A gente sabe que precisa honrar a Deus, agradecer, porque a gente faz parte de um chamado. Ninguém aqui quer se engrandecer, muito pelo contrário: a gente só se sente engrandecido pela oportunidade de servir o Brasil para uma transformação. O grande “cara” do chamado é o cara que a gente segue desde o berço.”

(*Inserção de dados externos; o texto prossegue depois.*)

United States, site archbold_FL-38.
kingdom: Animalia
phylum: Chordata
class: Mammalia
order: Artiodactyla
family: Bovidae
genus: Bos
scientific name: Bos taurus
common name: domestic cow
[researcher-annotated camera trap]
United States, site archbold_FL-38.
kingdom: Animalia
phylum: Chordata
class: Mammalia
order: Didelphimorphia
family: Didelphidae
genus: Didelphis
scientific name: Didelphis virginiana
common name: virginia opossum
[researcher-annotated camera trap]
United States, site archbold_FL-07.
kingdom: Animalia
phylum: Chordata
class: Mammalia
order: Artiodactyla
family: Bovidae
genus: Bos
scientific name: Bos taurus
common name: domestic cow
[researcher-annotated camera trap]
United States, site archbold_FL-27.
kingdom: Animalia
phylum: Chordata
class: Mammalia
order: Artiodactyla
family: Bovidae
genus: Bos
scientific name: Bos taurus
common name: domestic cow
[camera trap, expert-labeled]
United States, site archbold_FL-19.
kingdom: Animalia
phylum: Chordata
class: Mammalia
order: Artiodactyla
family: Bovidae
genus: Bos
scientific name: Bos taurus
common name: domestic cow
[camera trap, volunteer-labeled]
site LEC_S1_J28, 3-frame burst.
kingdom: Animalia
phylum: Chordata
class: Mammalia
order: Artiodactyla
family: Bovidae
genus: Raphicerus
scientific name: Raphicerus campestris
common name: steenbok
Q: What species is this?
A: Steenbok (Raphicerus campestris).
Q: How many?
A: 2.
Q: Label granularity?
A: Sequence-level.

Muitas histórias foram contadas nas celas. Esse é um relato de Robson narrado por Gilberto Ackermann à jornalista. No Complexo Penitenciário Papuda surgiram muitas amizades desde o 08.01.2023, quando o Governo Lula levou para dentro mais de mil pessoas que se manifestavam em Brasília.
Mario Santos
Sinto muita gratidão pelos manifestantes que estavam no 8/01 e sinto que nós brasileiros temos uma dívida com os presos e refugiados, faço oque posso pra ajudar algum desses heróis, mesmo que seja com uma palavra de conforto, de carinho.
Fabiana
O chamado de Deus… Que história impactante. Um dia todas essas pessoas serão honradas. Todas são heróis desse tempo. Que o dia do reconhecimento cheguei logo.
Patriota SC
Sou presa política do dia 09/01/23 (acampamento) naquela fatídica noite tivemos várias chances de fugir, mas pensava “não encostei nen na poeira , pq iriam me prender ? Não sou bandida!” Ledo engano . Tbm estive lá dentro (colmeia) por 12 dias e conheci mulheres de um coração e caráter gigantesco, todas com sentimento de chamado! Artesãs, costureiras, cabeleireiras, mães de crianças com problemas de saúde, MISSIONÁRIA, 2 PASTORAS, E 6 FRERAS … todas com sentimento que precisava ir até Brasília !!!